Can you reproduce only the material from its first line through the line holding "142 centimetres", inclusive, swapping "drain grate" for "sewer grate" and leaving everything else unchanged?

╭─ Stored rows

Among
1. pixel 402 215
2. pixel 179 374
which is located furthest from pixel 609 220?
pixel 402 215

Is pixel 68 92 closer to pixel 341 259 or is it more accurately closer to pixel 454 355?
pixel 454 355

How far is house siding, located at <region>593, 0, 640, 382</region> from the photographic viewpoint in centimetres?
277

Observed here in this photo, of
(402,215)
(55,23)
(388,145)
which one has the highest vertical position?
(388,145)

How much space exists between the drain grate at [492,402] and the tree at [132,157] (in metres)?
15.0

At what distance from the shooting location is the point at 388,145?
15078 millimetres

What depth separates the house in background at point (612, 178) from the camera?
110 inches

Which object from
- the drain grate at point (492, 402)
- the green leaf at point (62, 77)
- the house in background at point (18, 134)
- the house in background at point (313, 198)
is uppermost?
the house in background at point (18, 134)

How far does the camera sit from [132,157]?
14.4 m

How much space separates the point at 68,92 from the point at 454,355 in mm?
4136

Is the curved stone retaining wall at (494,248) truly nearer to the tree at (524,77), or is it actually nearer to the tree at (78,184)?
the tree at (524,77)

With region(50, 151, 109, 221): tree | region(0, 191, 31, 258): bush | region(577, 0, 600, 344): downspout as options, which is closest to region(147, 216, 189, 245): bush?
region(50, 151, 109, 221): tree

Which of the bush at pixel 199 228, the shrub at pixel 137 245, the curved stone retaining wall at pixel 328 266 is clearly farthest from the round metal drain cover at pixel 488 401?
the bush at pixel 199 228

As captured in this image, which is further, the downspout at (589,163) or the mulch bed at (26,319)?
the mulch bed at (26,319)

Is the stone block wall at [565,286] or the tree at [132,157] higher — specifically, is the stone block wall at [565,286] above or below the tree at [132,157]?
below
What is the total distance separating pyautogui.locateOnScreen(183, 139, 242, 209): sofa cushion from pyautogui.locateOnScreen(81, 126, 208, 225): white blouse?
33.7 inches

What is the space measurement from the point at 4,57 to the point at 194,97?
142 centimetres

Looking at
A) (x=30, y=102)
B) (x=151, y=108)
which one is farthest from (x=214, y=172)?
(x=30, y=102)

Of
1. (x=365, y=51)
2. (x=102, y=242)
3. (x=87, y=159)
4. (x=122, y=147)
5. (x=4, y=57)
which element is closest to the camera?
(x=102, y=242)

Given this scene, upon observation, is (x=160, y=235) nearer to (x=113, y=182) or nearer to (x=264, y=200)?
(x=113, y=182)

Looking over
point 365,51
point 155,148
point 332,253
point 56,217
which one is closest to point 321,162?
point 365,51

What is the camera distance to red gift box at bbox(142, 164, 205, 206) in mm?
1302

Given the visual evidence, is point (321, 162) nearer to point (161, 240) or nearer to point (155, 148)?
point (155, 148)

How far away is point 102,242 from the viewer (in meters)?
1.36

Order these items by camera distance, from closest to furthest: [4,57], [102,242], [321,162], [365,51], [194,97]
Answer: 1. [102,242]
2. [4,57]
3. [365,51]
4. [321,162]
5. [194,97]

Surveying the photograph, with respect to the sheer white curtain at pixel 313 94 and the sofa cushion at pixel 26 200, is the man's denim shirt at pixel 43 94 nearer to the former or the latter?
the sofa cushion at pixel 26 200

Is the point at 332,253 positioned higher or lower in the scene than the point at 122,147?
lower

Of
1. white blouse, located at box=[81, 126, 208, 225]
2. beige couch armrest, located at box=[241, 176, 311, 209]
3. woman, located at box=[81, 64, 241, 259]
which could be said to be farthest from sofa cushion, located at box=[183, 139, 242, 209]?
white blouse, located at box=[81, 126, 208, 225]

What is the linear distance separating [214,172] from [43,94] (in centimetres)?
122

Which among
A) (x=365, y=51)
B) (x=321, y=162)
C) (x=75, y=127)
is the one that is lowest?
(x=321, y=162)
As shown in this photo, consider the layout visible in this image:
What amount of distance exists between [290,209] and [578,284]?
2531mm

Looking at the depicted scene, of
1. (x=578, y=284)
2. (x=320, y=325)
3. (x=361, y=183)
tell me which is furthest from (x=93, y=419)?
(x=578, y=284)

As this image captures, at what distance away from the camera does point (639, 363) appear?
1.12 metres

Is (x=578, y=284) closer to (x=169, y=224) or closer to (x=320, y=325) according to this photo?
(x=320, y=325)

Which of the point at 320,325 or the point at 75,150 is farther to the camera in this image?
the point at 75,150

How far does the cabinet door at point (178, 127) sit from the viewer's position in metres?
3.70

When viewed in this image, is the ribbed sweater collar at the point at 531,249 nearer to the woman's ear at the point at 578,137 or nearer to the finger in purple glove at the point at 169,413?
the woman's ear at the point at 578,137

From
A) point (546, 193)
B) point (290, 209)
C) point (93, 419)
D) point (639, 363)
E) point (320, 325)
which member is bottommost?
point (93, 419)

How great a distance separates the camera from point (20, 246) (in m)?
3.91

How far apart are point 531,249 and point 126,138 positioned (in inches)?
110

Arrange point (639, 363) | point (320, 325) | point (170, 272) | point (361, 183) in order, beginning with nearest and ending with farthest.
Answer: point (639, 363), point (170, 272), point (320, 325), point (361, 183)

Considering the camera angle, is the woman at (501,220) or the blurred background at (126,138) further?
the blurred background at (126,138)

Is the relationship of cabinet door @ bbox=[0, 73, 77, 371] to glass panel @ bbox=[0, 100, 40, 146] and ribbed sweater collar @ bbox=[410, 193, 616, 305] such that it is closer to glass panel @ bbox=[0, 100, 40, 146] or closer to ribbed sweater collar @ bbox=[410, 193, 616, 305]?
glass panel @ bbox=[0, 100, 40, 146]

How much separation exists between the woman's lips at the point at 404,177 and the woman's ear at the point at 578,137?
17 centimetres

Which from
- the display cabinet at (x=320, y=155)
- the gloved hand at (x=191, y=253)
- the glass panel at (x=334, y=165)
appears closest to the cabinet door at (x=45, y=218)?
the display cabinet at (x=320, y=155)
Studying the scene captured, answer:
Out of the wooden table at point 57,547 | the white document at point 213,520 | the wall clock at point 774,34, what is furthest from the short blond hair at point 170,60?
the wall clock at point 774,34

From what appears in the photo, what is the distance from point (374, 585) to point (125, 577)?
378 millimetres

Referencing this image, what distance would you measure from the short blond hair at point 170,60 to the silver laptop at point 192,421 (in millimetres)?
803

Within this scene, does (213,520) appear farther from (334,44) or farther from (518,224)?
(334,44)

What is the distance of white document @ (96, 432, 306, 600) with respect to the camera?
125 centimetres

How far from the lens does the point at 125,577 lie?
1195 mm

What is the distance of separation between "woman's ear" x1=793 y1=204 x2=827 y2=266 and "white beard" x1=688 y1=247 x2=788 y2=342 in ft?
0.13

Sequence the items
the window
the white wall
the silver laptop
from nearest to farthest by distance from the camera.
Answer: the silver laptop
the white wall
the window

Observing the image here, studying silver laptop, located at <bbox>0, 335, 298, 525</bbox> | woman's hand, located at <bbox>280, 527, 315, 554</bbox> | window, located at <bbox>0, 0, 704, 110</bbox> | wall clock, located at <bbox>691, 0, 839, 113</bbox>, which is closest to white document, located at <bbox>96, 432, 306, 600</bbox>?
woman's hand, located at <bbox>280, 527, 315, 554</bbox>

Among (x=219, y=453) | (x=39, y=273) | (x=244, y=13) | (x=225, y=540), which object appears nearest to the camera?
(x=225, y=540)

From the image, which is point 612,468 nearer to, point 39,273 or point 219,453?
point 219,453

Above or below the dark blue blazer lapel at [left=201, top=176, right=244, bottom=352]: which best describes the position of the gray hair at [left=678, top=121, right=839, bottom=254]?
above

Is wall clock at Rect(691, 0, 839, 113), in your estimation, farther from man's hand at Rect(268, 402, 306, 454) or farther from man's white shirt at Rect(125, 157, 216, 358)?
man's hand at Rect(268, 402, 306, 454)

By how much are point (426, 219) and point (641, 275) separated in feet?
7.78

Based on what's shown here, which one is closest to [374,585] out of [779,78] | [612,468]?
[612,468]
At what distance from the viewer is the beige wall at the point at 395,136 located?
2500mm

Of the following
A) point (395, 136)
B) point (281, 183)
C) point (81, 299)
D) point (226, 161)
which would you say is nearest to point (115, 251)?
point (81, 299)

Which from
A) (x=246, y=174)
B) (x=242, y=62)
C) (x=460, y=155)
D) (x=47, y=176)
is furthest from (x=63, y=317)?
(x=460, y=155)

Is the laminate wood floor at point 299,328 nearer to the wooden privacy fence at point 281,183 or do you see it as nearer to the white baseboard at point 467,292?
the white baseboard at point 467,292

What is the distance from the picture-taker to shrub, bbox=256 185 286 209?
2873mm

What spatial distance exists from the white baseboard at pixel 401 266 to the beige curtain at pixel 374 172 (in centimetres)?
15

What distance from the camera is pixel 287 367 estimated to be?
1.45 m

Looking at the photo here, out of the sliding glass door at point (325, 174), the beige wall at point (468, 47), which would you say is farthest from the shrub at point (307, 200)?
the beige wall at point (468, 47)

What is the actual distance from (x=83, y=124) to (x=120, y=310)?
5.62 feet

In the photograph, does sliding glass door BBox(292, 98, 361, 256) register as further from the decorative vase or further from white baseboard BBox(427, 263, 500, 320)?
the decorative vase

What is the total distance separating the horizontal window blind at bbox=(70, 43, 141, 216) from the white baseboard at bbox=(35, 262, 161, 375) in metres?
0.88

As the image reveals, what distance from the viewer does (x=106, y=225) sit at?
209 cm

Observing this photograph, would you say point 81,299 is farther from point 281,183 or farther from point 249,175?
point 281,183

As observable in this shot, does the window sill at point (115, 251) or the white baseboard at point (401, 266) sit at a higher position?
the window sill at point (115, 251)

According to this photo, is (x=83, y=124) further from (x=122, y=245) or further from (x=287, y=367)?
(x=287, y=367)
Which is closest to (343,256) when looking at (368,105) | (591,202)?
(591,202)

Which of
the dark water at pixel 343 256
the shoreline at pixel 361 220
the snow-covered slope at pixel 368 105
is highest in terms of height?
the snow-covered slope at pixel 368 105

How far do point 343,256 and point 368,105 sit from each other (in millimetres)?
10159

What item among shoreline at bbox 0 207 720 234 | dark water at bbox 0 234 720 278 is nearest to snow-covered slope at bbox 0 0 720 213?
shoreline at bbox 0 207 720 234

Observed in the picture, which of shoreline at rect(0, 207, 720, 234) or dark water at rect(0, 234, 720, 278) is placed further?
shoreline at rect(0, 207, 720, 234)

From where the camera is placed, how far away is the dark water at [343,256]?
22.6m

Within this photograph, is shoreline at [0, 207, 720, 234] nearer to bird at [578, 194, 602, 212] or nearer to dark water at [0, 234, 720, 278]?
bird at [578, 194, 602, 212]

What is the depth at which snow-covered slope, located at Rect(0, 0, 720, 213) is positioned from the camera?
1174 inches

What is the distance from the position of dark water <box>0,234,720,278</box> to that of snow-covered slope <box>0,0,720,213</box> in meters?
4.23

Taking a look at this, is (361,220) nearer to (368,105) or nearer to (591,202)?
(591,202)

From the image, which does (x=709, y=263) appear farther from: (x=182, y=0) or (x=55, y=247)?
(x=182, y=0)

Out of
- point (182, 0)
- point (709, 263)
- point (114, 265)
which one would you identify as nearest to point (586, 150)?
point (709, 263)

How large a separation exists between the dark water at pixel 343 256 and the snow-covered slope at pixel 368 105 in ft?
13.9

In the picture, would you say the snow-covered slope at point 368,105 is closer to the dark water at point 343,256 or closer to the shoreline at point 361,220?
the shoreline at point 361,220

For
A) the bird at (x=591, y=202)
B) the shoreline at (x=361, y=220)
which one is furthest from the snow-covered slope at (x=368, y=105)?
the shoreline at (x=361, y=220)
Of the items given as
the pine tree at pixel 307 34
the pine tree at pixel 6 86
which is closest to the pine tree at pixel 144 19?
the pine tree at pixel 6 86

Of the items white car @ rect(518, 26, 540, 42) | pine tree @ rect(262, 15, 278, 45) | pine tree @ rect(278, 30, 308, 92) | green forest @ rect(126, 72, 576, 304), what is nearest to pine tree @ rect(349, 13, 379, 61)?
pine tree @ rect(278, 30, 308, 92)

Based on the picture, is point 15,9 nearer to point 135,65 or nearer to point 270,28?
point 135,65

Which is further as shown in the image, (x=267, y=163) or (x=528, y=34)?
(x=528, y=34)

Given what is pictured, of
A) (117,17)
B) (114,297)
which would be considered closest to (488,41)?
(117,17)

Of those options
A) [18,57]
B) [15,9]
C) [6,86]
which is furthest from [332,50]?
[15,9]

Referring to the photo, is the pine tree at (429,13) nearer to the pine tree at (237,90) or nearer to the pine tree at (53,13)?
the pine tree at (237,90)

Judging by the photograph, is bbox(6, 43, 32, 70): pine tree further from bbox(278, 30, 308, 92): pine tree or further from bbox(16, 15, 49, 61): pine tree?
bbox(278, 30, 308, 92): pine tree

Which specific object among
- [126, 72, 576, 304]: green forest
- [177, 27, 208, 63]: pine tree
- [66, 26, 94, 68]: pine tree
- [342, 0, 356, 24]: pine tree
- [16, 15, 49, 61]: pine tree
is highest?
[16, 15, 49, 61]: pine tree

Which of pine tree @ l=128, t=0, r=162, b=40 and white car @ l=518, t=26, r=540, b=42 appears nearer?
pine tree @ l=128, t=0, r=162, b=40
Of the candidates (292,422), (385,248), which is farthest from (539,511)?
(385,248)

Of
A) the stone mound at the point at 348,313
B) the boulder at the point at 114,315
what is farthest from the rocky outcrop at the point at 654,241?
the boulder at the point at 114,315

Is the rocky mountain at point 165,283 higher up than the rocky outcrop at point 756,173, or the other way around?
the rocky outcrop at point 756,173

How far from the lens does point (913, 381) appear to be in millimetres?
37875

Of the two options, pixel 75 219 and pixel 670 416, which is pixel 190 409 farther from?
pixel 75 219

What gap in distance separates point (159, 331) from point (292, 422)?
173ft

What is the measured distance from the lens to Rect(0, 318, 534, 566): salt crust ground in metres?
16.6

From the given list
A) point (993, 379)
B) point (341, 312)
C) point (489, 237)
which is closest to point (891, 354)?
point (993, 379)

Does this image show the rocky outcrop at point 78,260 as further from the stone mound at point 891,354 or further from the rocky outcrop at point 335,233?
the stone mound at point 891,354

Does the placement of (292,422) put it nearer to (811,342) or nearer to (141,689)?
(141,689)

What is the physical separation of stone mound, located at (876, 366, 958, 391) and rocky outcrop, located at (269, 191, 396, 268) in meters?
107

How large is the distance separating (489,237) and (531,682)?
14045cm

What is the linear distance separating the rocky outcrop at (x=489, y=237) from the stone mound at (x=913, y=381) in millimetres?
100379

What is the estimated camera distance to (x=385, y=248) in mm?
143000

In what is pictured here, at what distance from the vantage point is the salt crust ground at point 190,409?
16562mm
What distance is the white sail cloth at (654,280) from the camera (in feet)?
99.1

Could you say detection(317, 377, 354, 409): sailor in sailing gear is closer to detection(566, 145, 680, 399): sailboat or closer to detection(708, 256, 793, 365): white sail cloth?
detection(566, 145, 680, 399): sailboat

╰─

**Task result:**
Among
1. pixel 402 215
2. pixel 179 374
which is located furthest from pixel 609 220?
pixel 402 215

Is pixel 68 92 closer to pixel 341 259 or is it more accurately closer to pixel 454 355?
pixel 454 355

How far is house siding, located at <region>593, 0, 640, 382</region> from the photographic viewpoint in centimetres?
277

Observed here in this photo, of
(402,215)
(55,23)
(388,145)
which one has the highest vertical position?
(388,145)

How much space exists between the sewer grate at [492,402] and the tree at [132,157] (in metres)?
15.0

At what distance from the shooting location is the point at 388,145?
15078 millimetres

What depth separates the house in background at point (612, 178) from the camera?
110 inches

Which object from
- the sewer grate at point (492, 402)
- the green leaf at point (62, 77)
- the house in background at point (18, 134)
- the house in background at point (313, 198)
is uppermost?
the house in background at point (18, 134)

How far does the camera sit from [132,157]?
14.4 m

How much space separates the point at 68,92 from the point at 454,355 in mm?
4136

Is the curved stone retaining wall at (494,248) truly nearer to the tree at (524,77), or is it actually nearer to the tree at (78,184)?
the tree at (524,77)

With region(50, 151, 109, 221): tree | region(0, 191, 31, 258): bush | region(577, 0, 600, 344): downspout as options, which is closest to region(147, 216, 189, 245): bush?
region(50, 151, 109, 221): tree

Which of the bush at pixel 199 228, the shrub at pixel 137 245, the curved stone retaining wall at pixel 328 266 is clearly farthest from the round metal drain cover at pixel 488 401?
the bush at pixel 199 228

As captured in this image, which is further, the downspout at (589,163) or the mulch bed at (26,319)?
the mulch bed at (26,319)

Is the stone block wall at [565,286] or the tree at [132,157] higher — specifically, is the stone block wall at [565,286] above or below the tree at [132,157]?
below
What is the total distance separating pyautogui.locateOnScreen(183, 139, 242, 209): sofa cushion from pyautogui.locateOnScreen(81, 126, 208, 225): white blouse?
33.7 inches

What is the space measurement from the point at 4,57 to the point at 194,97?
142 centimetres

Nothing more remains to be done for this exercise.